Artık ürün satın almıyoruz deneyim satın alıyoruz. Bu sözü okuduğunuzda ne hissettiniz? ‘’Evet, ben de böyle yapıyorum’’ mu dediniz, yoksa ‘’ yok ya, ben sadece ihtiyaçlarımı alıyorum.’’ mu? Bu sözü Bilim Virüsü ve Shell Türkiye’nin birlikte yürüttüğü İLERİDE Programı’nın Yaratıcılık ve İnovasyon atölyesindeki eğitmenimiz söylemişti. İlk duyduğumda çok normal gelmişti ancak sonra düşünmeye başladığımda bunun normal olmadığını; hayatlarımıza biz fark etmeden yerleşen bir alışkanlık olduğunu anladım ve ardından bunun gerçekten ne demek olduğunu merak etmeye başladım. Ne olmuştu da artık ürünleri değil hikayeleri, hisleri ve deneyimleri satın alıyorduk?
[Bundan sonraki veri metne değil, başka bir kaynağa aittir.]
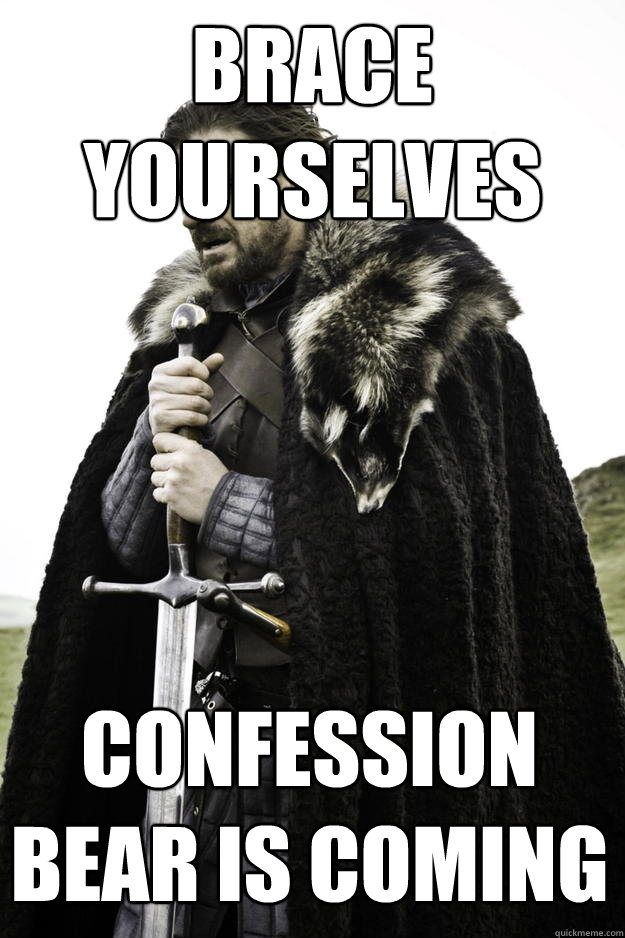 Brace yourselves confession bear is coming - Brace yourselves confession bear is coming  Winter is coming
Bir kahve alırken bile neden oturduğumuz kafenin loş ışığı, raflardaki kitaplar, fonda çalan müzik bizim için bu kadar önemli hale gelmişti? İşte bu sorular kafamda dönüp dururken anladım ki tüketim alışkanlıklarımız değişmişti ve mesele sadece ihtiyaçlarımızı karşılamak değil duygusal dünyamızı da doyurabilmek haline gelmişti.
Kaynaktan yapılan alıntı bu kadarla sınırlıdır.